## Teks Bacaan
^^^^^^^^^^^^^^^^
RESENSI BUKU: Museum Kenangan, Membagikan Jatuh Cinta Pertama pada Buku
Kenangan pertama jatuh cinta pada buku dibagikan dengan begitu telanjang oleh Andrenaline Katarsis pada Museum Kenangan : Buku dan Karnaval Kesedihan (2020).
Penulis Muhammad Akmal Firmansyah10 Desember 2023
BandungBergerak.id— Menulis sesuatu hal yang dekat dengan diri sendiri serta sangat intim itu perlu tantangan dan dorongan tekad yang cukup kuat. Karena sesuatu yang terlampau personal seperti kenangan tak semua berani untuk membagikannya. Dan, kita mungkin menanggap sebuah aib dari sebagian kenangan yang pernah dilalui.
Di buku Museum Kenangan : Buku dan Karnaval Kesedihan (2020), Andrenaline Katarsis tanpa malu-malu membagikan kenangan itu melalui sosok "aku" pada novel yang dengan tanpa malu dan ragu di dalam pengantar buku ini bahwa penulisan tersebut terinspirasi dari salah satu judul buku yang ditulis oleh Muhidin M. Dahlan yakni Aku, Buku, dan Sepotong Sajak Cinta. Yang sudah dibaca oleh dirinya lebih dari satu kali.
Andrenaline Katarsis merupakan penulis dan bagian dari penerbit Katarsis Book. Lewat blog bernama catatangsamping ia membagikan catatan harian dan sejarah mengenai Bandung dan sekitarnya. Lelaki yang memiliki nama lengkap Andrias Arifin ini sudah menerbitkan buku karangannya sendiri sekira ada tiga judul buku. Dan buku Museum Kenangan ini merupakan buku ketiganya.
Buku ini memuat kurang lebih sekitar 13 cerita dengan jumlah halaman 200 berukuran 12 x 18 centimeter. Sampul gambar buku memperlihatkan seorang anak kecil memegang stick playstation menerbangkan buku seperti layang-layang dan burung-burung pun beterbangan.
Visual dari sampul tersebut menyiratkan bagaimana buku menjadi sebuah monumen. Sebelum itu, mari membuka lembar pertama dan menjelajahi museum dengan tenang.
Baca Juga: RESENSI BUKU: Bersimpuh di Ujung Perjalanan
RESENSI BUKU: “Ngejah†Surat-surat Haji Hasan Mustapa untuk Snouck Hurgronje
RESENSI BUKU: Johnny Mushroom Mencari Arti Kehidupan dari Urban Terpinggirkan
Membagikan Kenangan Mencintai Buku Melalui Buku.
Kenangan pertama kali jatuh cinta pada sebuah benda bernama buku dibagikan dengan begitu telanjang oleh Andrie, panggilan akrab Andrias Arifin, pada Museum Kenangan. Tentunya, sebelum Andrie ada beberapa penulis lain yang menulis dengan tema serupa, yang populer adalah novel Markus Susan berjudul The Book Thief (2013) yang sudah dialih wahanakan menjadi film yang menceritakan seorang anak perempuan menemukan buku di samping makam saudaranya.
^^^^^^^^^^^^^^^^
## Informasi yang Diberikan
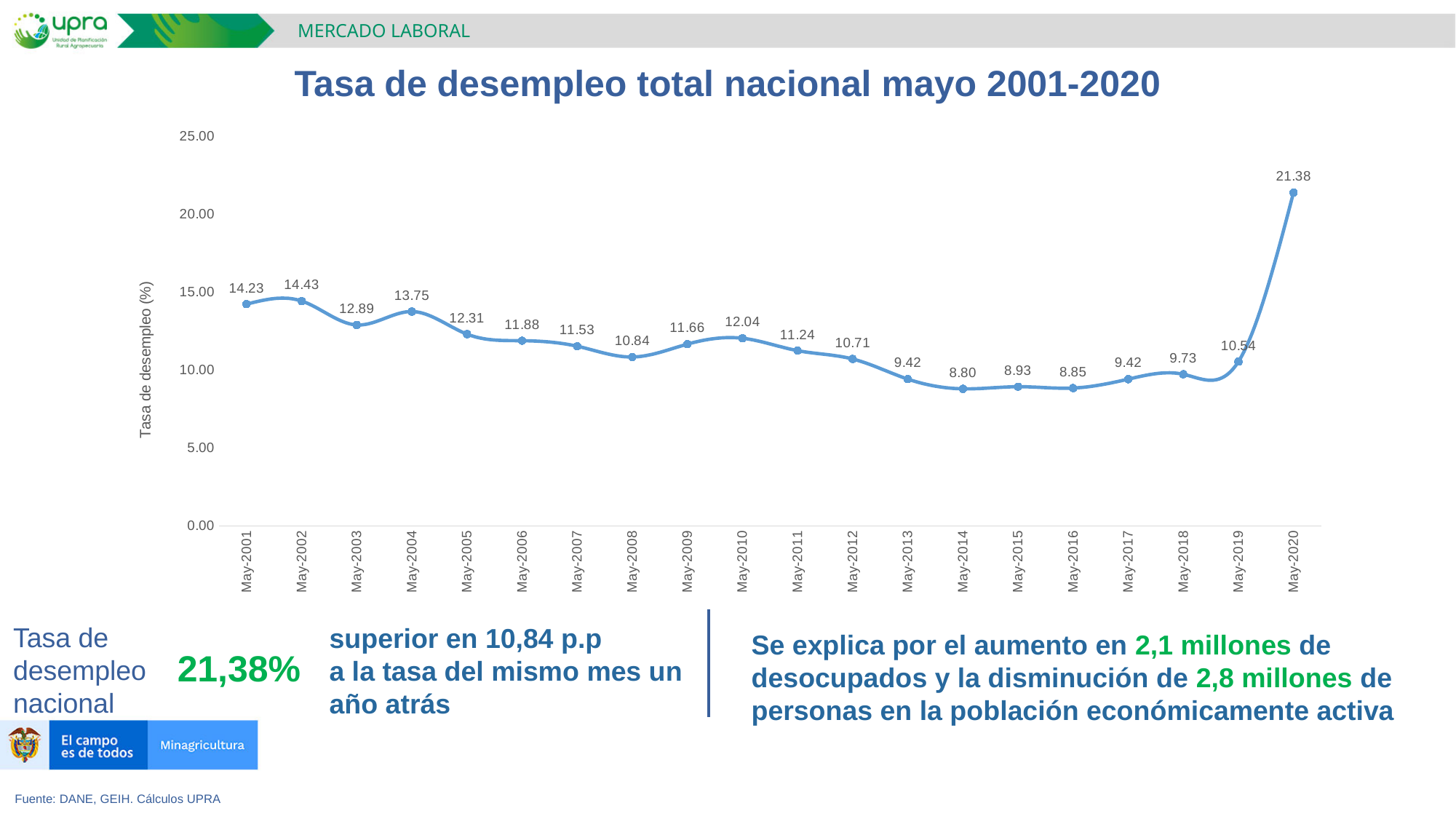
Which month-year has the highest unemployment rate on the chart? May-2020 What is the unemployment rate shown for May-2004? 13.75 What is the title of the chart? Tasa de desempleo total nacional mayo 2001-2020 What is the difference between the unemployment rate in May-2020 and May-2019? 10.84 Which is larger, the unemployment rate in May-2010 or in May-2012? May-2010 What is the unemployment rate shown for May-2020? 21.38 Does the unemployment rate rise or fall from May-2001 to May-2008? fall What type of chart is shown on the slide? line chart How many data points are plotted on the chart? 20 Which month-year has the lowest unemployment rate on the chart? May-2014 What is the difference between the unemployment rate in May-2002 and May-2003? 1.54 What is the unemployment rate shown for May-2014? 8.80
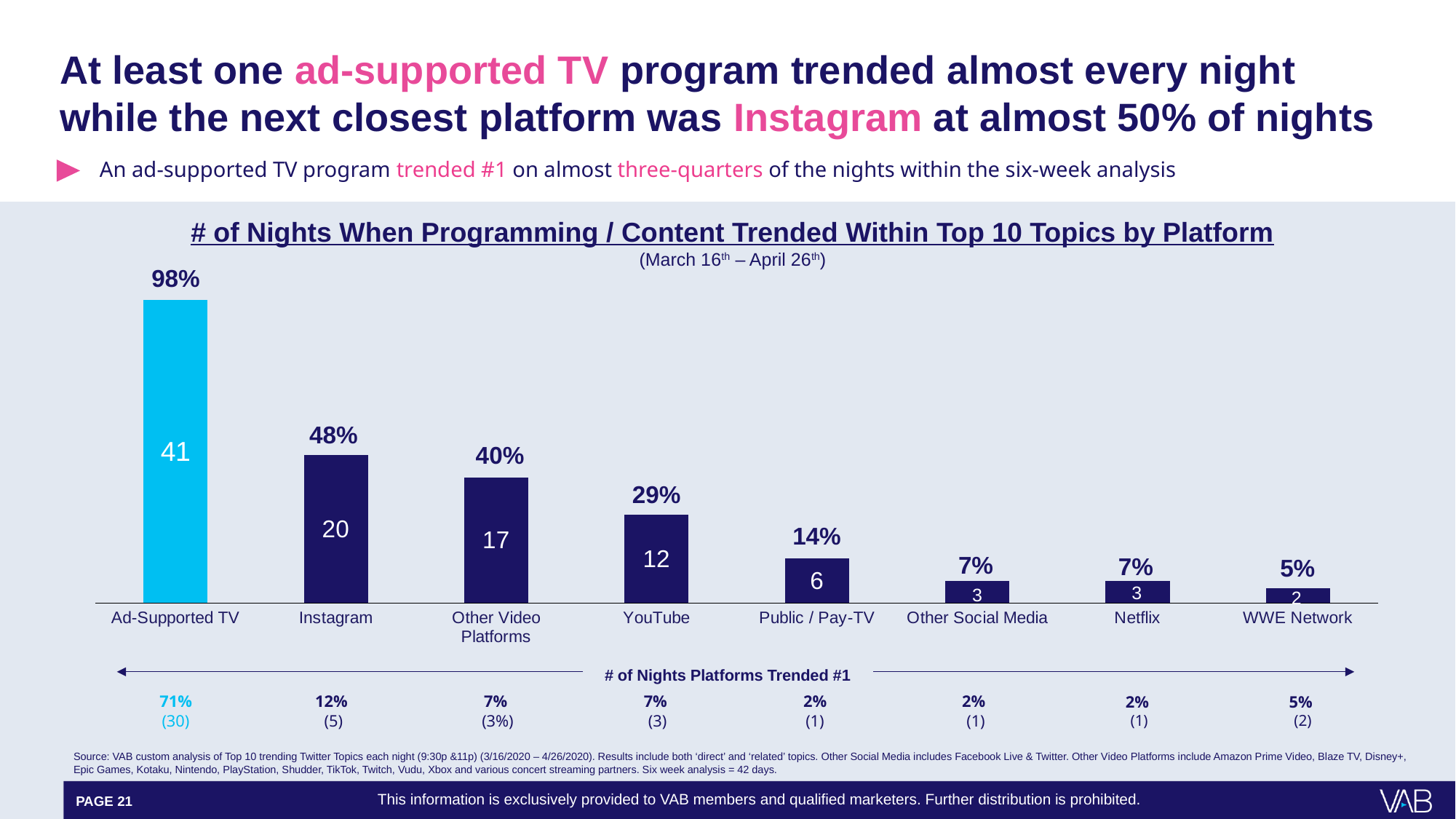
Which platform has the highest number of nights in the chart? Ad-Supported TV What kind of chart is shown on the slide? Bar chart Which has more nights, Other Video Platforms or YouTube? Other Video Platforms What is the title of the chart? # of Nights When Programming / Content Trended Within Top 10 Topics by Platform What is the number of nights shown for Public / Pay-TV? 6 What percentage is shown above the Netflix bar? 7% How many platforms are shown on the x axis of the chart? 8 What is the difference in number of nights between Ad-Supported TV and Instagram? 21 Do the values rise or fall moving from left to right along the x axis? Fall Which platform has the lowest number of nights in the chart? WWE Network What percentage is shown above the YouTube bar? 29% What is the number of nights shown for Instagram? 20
^^^^^^^^^^^^^^^^
## Ketentuan Soal
Tuliskan lanjutan resensi buku Museum Kenangan, dimulai setelah kalimat terakhir yang ditampilkan. Materi tersebut tidak perlu digunakan.

## Hasil Latihan
Lalu bagaimana dengan Andrie?
Andrie menceritakan sosok "aku" yang mulai tumbuh membaca, mengenal buku, filsuf, dan aktivis mahasiswa "kiri" yang gagal dalam bercinta, serta merebut dunia tapi tidak dengan membaca buku. Ia berkali-kali jatuh cinta, berkali-kali bisa melupakan rasa sakit, berkali-kali mencoba merebut dunia, dan terjadilah karnaval kesedihan.
Pertama kali, sosok "aku" ini tertarik membaca buku dikenalkan oleh seorang senior kampus yang sama-sama waktu itu kuliah kerja lapangan (KKL) di Kampus Bahasa. Lelaki yang kemudian kita tahu namanya Ricky Manik mempengaruhi sang "aku" menjadi manusia yang mencintai buku.
"Mula-mula Ricky Manik menceritakan sebuah buku. Kemudian ia perlihatkan buku yang ia khotbahkannya itu kepadaku. Lalu ia berikan sebuah buku untuk kubaca sendiri. Dan membacakan aku. Begitu praktisnya seniorku itu memapahku untuk menjadi pembaca buku." (halaman 45)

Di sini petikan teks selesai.